A limiting factor for electric race cars on oval courses is sustaining speeds over 150 mph. Due to the tremendous energy consumed to overcome aerodynamic drag at those speeds, current lithium batteries could only last about 10 minutes before a pit stop, Waters pointed out.
“Racing in excess of 150 mph on high-speed ovals will take a significant breakthrough in battery technology for EV race cars, or racetracks, to be competitive in the Indianapolis 500 or NASCAR events,” Waters said. Interestingly, there has been some discussion about modifying oval racetracks so that EV race cars could actually charge their batteries while racing. “It brings full-scale images of slot car racing –– everyone’s first racing experience as a kid!” Waters said.
Road-course racing, which takes place on real streets with turns and a lot of braking, however, is another matter.

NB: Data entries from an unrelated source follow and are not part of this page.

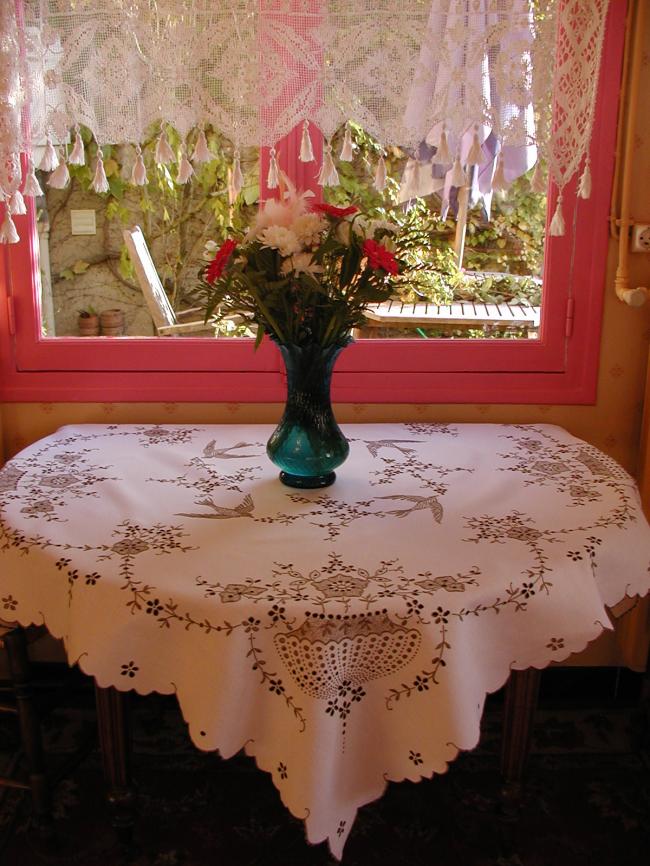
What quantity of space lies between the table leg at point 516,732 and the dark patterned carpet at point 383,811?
5.2 inches

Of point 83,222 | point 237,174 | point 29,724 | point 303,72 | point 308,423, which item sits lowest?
point 29,724

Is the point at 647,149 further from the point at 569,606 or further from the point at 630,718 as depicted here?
the point at 630,718

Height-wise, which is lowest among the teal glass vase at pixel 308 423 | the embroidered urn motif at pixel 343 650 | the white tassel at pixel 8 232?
the embroidered urn motif at pixel 343 650

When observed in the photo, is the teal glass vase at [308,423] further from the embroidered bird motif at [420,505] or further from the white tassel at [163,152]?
the white tassel at [163,152]

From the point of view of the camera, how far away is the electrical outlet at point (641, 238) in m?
2.07

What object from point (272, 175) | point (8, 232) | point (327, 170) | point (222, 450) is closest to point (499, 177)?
point (327, 170)

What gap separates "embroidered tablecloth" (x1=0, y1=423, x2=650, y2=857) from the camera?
1.21 metres

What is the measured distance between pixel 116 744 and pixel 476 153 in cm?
138

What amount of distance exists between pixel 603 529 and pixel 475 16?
108cm

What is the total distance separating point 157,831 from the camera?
1871 mm

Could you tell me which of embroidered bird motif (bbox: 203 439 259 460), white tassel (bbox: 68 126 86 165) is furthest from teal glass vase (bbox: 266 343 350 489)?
white tassel (bbox: 68 126 86 165)

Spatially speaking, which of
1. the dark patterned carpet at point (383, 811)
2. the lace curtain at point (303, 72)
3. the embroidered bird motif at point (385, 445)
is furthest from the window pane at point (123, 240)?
the dark patterned carpet at point (383, 811)

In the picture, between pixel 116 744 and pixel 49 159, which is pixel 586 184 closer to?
pixel 49 159

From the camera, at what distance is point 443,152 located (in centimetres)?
184
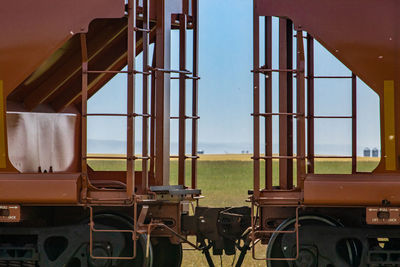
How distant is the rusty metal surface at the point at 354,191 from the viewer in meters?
7.80

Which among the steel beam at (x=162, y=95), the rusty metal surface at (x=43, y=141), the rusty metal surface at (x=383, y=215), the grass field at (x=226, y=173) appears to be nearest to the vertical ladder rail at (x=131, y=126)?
the steel beam at (x=162, y=95)

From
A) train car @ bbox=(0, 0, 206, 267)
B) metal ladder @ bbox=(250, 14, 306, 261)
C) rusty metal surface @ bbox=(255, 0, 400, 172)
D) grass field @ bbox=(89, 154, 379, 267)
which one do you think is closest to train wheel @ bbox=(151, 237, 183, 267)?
train car @ bbox=(0, 0, 206, 267)

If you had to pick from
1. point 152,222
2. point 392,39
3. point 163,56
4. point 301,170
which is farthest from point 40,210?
point 392,39

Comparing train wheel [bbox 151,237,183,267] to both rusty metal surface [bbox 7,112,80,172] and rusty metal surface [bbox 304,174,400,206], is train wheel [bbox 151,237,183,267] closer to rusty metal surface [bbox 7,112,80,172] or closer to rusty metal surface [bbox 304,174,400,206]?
rusty metal surface [bbox 7,112,80,172]

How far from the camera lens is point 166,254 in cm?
973

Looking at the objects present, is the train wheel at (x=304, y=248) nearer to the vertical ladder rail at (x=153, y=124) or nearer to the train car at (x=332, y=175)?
the train car at (x=332, y=175)

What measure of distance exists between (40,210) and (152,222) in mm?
1406

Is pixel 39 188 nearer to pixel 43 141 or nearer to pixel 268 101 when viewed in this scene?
pixel 43 141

Technology such as regenerative braking, which recovers energy to recharge the battery, means the EVs can race from 0 to 150 mph for about 35 minutes, which is a comparable racing time to internal combustion engine racing.
“On road courses today, EVs already can compete with the fastest cars in the world,” Waters said. “With the dawn of new and advanced energy storage, we will soon see supercars –– electric race cars with instant torque –– that accelerate in a blink of an eye and reach top speeds of 200 mph or more. And this will all happen with an appealing but moderate sound, minimal heat and absolutely no exhaust fumes belching from exhaust pipes. And one more thing: It will cost race teams less money to own and operate their cars than they spend today on non-sustainable technology.”